WASHINGTON: A delicate but exquisitely preserved skull of a crow-sized bird with a scythe-like beak that inhabited Madagascar 68 million years ago is showing scientists that they have a lot of learn about avian diversity during the age of dinosaurs.

Scientists on Wednesday said the bird, called Falcatakely forsterae, possessed a face unlike any other known bird from the age of dinosaurs – the Mesozoic Era – not only because of the beak shape but because of its underlying anatomy.

Its beak looked superficially like that of a small toucan though the two species are not closely related. While modern birds exhibit a great variety of beak shapes – from the sword-billed hummingbird to the rhinoceros hornbill – little such diversity had been discovered among Mesozoic birds.

Falcatakely’s 3.5-inch (9-cm) skull remains partially embedded in rock because the scientists did not want to risk harming it. Instead they analyzed it using sophisticated scanning and digital reconstruction. Only its skull was found.

“Amazing, small, delicate, fragile, challenging to study – all at the same time,” said Ohio University anatomy professor Patrick O’Connor, lead author of the research published in the journal Nature.

“Bird fossils are particularly rare in part because they have such delicate skeletons.
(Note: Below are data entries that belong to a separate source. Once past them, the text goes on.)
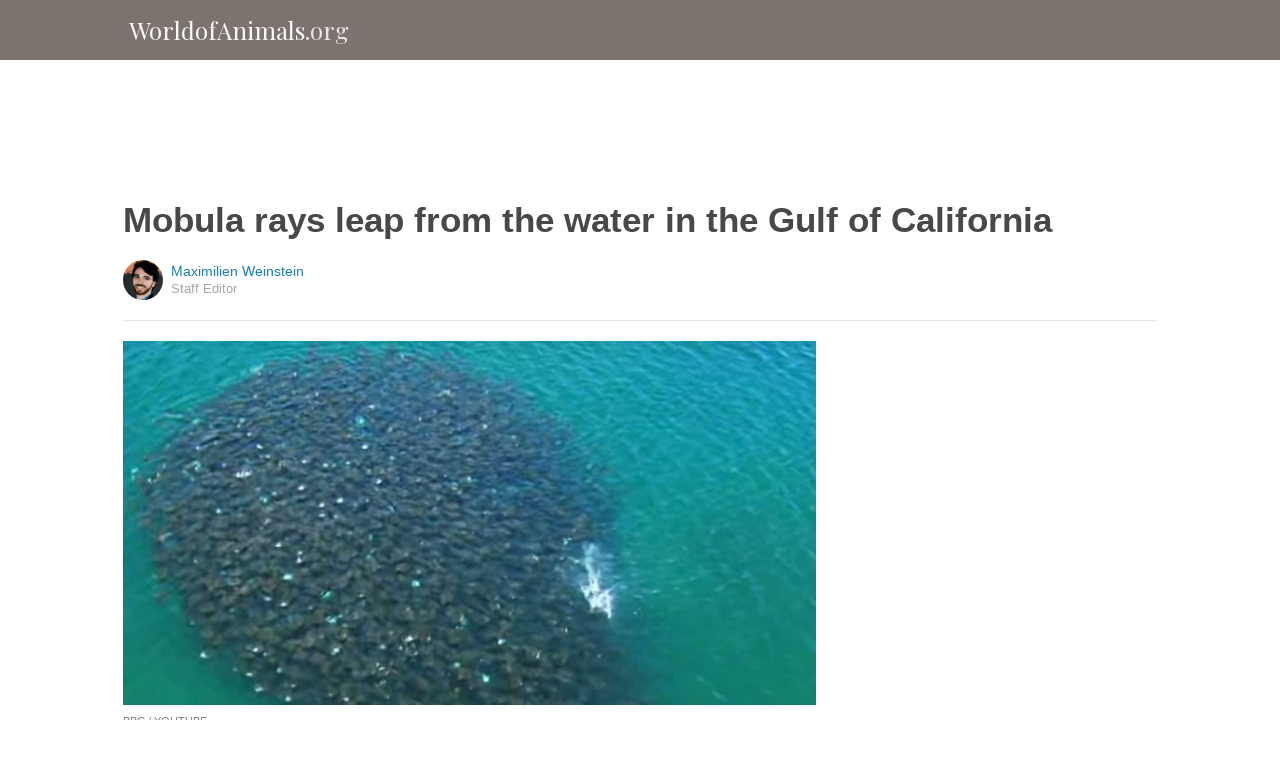

--- FILE ---
content_type: text/html; charset=utf-8
request_url: https://www.google.com/recaptcha/api2/aframe
body_size: 268
content:
<!DOCTYPE HTML><html><head><meta http-equiv="content-type" content="text/html; charset=UTF-8"></head><body><script nonce="9WgEZkjIeBWSj01nIOn94A">/** Anti-fraud and anti-abuse applications only. See google.com/recaptcha */ try{var clients={'sodar':'https://pagead2.googlesyndication.com/pagead/sodar?'};window.addEventListener("message",function(a){try{if(a.source===window.parent){var b=JSON.parse(a.data);var c=clients[b['id']];if(c){var d=document.createElement('img');d.src=c+b['params']+'&rc='+(localStorage.getItem("rc::a")?sessionStorage.getItem("rc::b"):"");window.document.body.appendChild(d);sessionStorage.setItem("rc::e",parseInt(sessionStorage.getItem("rc::e")||0)+1);localStorage.setItem("rc::h",'1769447438129');}}}catch(b){}});window.parent.postMessage("_grecaptcha_ready", "*");}catch(b){}</script></body></html>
Hollow bones aren’t great at surviving the fossilization process,” added paleontologist and study co-author Alan Turner of Stony Brook University in New York.

“Because of this, we need to be aware that we are probably under-sampling the Mesozoic diversity of birds. A newly discovered species like Falcatakely provides a taste of the tantalizing possibility of a greater diversity of form waiting to be discovered,” Turner said.

Birds evolved from small feathered dinosaurs about 150 million years ago. Early birds retained many ancestral features including teeth. The Falcatakely fossil has a single conical tooth in the front part of the upper jaw. Falcatakely probably had a small number of teeth in life.

It belonged to an avian group, enantiornithines, that did not survive the mass extinction event 66 million years ago, ending the Cretaceous Period.

“Unlike the earliest birds such as Archaeopteryx, which in many ways still looked dinosaurian with their long tails and unspecialized snouts, enantiornithines like Falcatakely would have looked relatively modern,” Turner said.

It was in the underlying skeletal structure where its differences were more apparent, O’Connor added, with more similarities to dinosaurs like Velociraptor than modern birds.